SOURCE PASSAGE.
+-------+

Although the number of uninsured and the cost of coverage have ballooned under his watch, President Bush leaves office with a health care legacy in bricks and mortar: he has doubled federal financing for community health centers, enabling the creation or expansion of 1,297 clinics in medically underserved areas.
For those in poor urban neighborhoods and isolated rural areas, including Indian reservations, the clinics are often the only dependable providers of basic services like prenatal care, childhood immunizations, asthma treatments, cancer screenings and tests for sexually transmitted diseases....
With the health centers now serving more than 16 million patients at 7,354 sites, the expansion has been the largest since the program's origins in President Lyndon B. Johnson's war on poverty, federal officials said.... The centers now serve one of every three people who live in poverty and one of every eight without insurance.
But there's more work to be done. An August study found that 43 percent of the country's medically underserved areas lack a health center site and the National Association of Community Health Centers and the American Academy of Family Physicians estimated last year that 56 million people are "medically disenfranchised" because they cannot reach adequate primary care. There's hope that Obama will expand the centers' reach when in office. His healthcare point man, Tom Daschle, referred to them as a "godsend" in a recent book, and Michelle Obama worked with community health centers when vice president at the University of Chicago Medical Center. Just another factor in the amazingly complex quest to get every American healthcare, one that President Bush deserves a degree of credit for.

+-------+

Stored items:

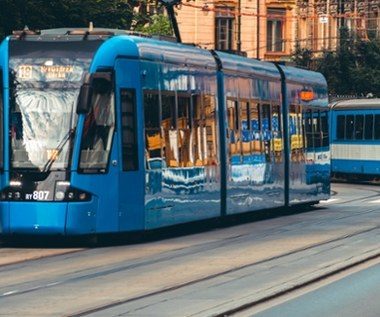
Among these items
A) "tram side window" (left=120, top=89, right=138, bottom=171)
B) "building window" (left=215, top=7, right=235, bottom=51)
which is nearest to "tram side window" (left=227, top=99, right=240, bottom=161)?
"tram side window" (left=120, top=89, right=138, bottom=171)

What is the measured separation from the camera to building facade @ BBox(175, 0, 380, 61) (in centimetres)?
7044

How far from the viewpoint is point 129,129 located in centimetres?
2073

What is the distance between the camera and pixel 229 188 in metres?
25.1

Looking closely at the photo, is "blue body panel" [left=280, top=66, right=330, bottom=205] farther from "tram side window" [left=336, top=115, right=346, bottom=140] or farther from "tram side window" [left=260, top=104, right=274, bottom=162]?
"tram side window" [left=336, top=115, right=346, bottom=140]

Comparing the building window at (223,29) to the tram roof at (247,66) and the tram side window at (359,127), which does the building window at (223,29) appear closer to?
the tram side window at (359,127)

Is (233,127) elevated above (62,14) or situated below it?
below

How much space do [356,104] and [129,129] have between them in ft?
94.4

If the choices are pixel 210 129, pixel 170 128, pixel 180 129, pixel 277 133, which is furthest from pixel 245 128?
pixel 170 128

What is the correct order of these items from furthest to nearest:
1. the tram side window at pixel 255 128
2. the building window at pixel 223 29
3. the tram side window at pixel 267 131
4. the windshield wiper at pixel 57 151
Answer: the building window at pixel 223 29 → the tram side window at pixel 267 131 → the tram side window at pixel 255 128 → the windshield wiper at pixel 57 151

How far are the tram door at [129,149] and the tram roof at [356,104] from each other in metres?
27.5

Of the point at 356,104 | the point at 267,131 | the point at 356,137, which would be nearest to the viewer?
the point at 267,131

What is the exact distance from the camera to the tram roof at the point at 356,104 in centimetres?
4778

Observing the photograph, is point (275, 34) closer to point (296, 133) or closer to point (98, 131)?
point (296, 133)

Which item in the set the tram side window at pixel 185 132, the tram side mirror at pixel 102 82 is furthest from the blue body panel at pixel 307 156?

+-------+

PROBLEM A. From the passage on community health centers, copy word for word the portion that begins at the words "For those in" and ends after the words "eight without insurance.".
PROBLEM B.
Using the passage on community health centers, answer each question briefly.
(i) How many clinics did the doubled federal financing enable to be created or expanded?
(ii) How many patients do the health centers now serve, and at how many sites?
(iii) According to the August study, what percentage of the country's medically underserved areas lack a health center site?

EXPECTED ANSWER A.
For those in poor urban neighborhoods and isolated rural areas, including Indian reservations, the clinics are often the only dependable providers of basic services like prenatal care, childhood immunizations, asthma treatments, cancer screenings and tests for sexually transmitted diseases....
With the health centers now serving more than 16 million patients at 7,354 sites, the expansion has been the largest since the program's origins in President Lyndon B. Johnson's war on poverty, federal officials said.... The centers now serve one of every three people who live in poverty and one of every eight without insurance.

EXPECTED ANSWER B.
(i) 1,297 clinics.
(ii) More than 16 million patients at 7,354 sites.
(iii) 43 percent.